- **INSTRUCTIONS FOR THE TASK**:
Nothing but the lines from the one containing "How far in distance" through the last line should be written out, please, exactly as they stand.

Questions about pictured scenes
===============

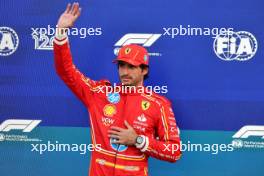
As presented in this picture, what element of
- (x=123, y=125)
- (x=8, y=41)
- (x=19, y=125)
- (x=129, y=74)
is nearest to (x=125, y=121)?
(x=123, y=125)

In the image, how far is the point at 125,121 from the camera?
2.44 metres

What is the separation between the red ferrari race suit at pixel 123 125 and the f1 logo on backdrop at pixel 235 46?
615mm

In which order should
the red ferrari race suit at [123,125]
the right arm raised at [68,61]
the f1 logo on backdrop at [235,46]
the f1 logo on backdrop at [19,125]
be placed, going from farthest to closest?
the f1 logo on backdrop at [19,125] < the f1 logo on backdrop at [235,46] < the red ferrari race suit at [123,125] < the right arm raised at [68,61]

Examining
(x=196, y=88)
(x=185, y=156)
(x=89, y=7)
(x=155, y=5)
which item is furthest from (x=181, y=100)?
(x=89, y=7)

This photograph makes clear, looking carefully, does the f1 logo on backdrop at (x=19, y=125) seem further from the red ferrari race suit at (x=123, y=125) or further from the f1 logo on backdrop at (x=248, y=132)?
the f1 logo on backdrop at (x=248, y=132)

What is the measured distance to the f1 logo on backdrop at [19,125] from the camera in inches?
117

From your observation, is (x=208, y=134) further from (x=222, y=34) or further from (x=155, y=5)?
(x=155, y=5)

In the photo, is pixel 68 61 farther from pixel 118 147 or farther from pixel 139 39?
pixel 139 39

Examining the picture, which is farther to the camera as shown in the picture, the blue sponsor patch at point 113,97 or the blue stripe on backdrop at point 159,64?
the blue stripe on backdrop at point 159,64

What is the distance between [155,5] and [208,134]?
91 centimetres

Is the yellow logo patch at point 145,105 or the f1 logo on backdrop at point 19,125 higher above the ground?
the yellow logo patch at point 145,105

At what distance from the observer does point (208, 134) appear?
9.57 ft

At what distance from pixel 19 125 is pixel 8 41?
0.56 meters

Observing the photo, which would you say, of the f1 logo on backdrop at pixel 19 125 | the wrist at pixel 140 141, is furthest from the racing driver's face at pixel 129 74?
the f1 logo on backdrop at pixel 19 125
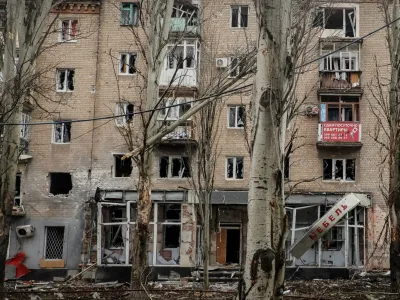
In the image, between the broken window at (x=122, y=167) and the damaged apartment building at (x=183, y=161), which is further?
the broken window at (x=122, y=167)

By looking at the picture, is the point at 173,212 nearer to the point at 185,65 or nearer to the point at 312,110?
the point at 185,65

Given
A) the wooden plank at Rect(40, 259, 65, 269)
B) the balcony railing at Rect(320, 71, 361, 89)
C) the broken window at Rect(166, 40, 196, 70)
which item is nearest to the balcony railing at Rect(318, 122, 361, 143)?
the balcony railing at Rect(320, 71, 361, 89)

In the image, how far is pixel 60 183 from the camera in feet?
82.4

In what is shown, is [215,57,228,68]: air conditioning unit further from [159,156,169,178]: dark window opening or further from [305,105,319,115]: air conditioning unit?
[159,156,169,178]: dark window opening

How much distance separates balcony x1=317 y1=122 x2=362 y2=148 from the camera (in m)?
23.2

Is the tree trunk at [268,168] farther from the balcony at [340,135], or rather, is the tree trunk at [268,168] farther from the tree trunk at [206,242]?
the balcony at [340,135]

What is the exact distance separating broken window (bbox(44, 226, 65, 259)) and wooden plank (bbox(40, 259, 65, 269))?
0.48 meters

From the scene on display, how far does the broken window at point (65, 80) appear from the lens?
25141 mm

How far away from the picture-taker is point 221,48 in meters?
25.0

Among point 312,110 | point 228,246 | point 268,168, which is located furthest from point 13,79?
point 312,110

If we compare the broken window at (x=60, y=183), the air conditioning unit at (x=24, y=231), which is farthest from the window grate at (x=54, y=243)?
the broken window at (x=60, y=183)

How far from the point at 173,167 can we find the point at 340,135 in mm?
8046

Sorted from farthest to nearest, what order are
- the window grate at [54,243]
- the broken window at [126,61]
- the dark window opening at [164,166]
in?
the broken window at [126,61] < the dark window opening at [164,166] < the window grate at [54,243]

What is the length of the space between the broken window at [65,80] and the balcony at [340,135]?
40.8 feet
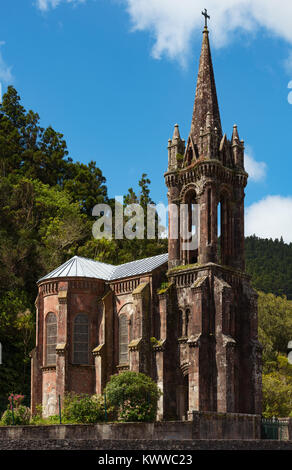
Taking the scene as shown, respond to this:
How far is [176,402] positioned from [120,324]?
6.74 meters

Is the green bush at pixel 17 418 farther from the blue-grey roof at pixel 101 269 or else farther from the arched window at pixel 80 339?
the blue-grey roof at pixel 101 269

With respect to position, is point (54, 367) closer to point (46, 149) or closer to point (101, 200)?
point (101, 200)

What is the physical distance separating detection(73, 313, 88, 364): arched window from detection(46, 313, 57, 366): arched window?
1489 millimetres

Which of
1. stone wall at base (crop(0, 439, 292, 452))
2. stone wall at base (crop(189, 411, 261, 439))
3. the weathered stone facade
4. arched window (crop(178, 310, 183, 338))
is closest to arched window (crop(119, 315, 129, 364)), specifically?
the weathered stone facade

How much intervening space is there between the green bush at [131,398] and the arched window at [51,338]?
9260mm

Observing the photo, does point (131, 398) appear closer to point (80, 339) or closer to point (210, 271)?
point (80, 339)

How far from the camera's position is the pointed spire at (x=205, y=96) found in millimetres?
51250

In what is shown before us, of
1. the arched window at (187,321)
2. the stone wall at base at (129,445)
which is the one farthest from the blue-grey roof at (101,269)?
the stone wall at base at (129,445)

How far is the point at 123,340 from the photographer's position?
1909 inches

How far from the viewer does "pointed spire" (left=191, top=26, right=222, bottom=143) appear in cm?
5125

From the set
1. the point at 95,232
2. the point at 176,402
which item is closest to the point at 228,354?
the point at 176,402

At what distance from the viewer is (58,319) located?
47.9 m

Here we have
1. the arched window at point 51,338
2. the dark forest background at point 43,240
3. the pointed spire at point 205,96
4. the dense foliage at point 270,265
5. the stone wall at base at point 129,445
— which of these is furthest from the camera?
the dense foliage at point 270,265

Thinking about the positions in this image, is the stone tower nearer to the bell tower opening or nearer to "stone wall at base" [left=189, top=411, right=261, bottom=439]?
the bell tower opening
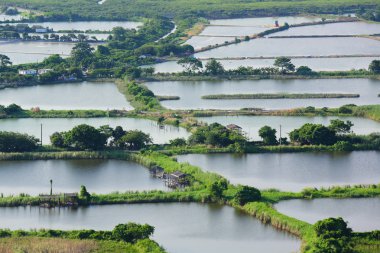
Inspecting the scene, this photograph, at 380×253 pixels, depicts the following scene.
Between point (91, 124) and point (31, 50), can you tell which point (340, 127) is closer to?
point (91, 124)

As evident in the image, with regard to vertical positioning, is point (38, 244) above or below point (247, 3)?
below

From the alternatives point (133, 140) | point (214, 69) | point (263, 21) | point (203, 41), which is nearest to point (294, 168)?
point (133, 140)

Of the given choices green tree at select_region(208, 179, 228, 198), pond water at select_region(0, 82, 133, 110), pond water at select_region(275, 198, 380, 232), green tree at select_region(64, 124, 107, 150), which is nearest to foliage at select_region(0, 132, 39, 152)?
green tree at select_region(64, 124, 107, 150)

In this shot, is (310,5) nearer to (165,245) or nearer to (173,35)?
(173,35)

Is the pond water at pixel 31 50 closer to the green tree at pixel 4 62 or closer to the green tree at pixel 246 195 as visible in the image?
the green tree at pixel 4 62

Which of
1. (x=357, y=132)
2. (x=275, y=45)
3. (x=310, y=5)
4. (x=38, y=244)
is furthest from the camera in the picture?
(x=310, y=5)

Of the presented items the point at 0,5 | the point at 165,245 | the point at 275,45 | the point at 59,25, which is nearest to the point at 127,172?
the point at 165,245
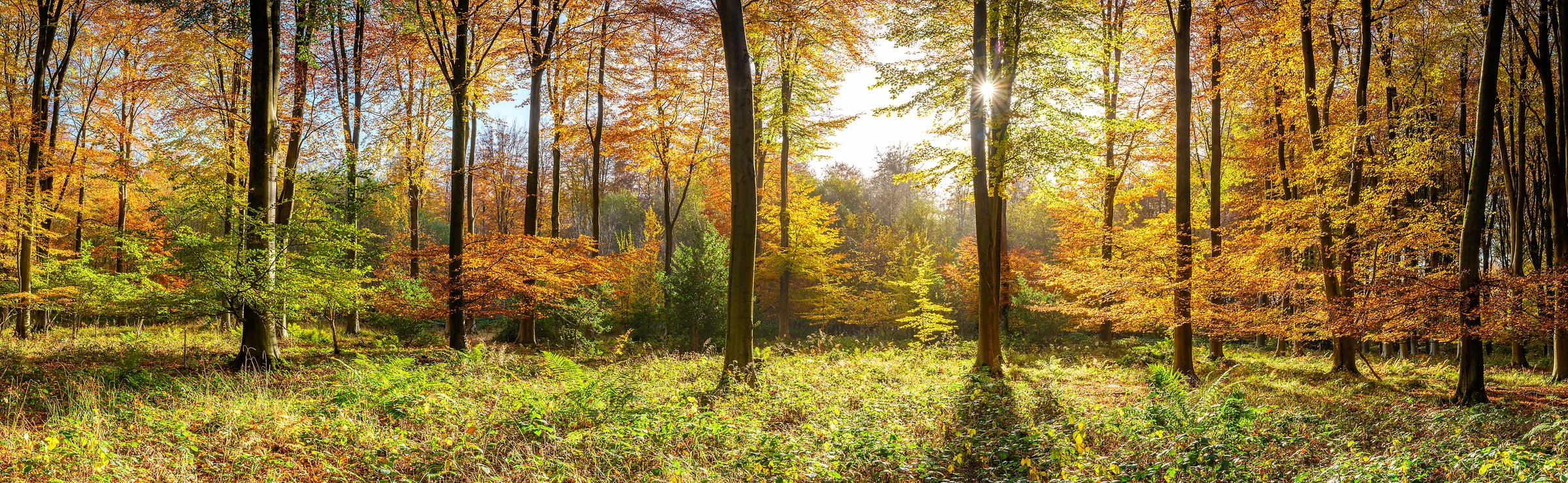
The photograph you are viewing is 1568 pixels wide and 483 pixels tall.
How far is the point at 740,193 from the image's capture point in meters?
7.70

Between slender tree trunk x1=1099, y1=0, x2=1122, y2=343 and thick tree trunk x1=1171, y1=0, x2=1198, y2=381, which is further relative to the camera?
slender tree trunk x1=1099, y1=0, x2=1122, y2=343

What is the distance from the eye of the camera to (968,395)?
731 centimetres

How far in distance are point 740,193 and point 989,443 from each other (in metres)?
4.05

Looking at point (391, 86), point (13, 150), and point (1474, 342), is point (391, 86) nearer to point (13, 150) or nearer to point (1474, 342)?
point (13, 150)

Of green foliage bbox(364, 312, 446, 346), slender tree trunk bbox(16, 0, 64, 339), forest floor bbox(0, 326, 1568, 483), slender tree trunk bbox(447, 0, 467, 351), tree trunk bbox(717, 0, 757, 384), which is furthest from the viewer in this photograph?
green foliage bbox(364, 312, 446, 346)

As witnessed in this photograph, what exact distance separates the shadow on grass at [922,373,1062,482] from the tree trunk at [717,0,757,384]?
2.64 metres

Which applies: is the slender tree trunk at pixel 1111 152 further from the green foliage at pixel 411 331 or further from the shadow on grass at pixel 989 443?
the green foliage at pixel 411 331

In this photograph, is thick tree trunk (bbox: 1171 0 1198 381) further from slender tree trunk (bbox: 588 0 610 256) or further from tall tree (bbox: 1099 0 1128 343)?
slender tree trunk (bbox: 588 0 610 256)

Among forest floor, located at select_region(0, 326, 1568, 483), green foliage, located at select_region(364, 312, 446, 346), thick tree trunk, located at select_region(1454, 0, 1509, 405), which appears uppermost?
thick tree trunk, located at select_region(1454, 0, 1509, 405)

===============

- **ANSWER TO THIS EXERCISE**:
How far in distance are point 740,193 and point 989,443 from each other (in metres)?
4.05

Looking at point (391, 86), point (13, 150), and point (1474, 342), is point (391, 86) nearer to point (13, 150) or nearer to point (1474, 342)?
point (13, 150)

Of green foliage bbox(364, 312, 446, 346), slender tree trunk bbox(16, 0, 64, 339), forest floor bbox(0, 326, 1568, 483), slender tree trunk bbox(447, 0, 467, 351), tree trunk bbox(717, 0, 757, 384), which is furthest from the viewer in this photograph?
green foliage bbox(364, 312, 446, 346)

As witnessed in this photograph, what exact distance separates the shadow on grass at [922,373,1062,482] from the tree trunk at [717,0,757,384]?
2.64 metres

Which applies: is the slender tree trunk at pixel 1111 152 further from the green foliage at pixel 411 331 or further from the shadow on grass at pixel 989 443?
the green foliage at pixel 411 331

In this photograph, is thick tree trunk (bbox: 1171 0 1198 381) further from slender tree trunk (bbox: 588 0 610 256) or further from tall tree (bbox: 1099 0 1128 343)?
slender tree trunk (bbox: 588 0 610 256)

Among forest floor, located at select_region(0, 326, 1568, 483), green foliage, located at select_region(364, 312, 446, 346), thick tree trunk, located at select_region(1454, 0, 1509, 405), which appears uppermost?
thick tree trunk, located at select_region(1454, 0, 1509, 405)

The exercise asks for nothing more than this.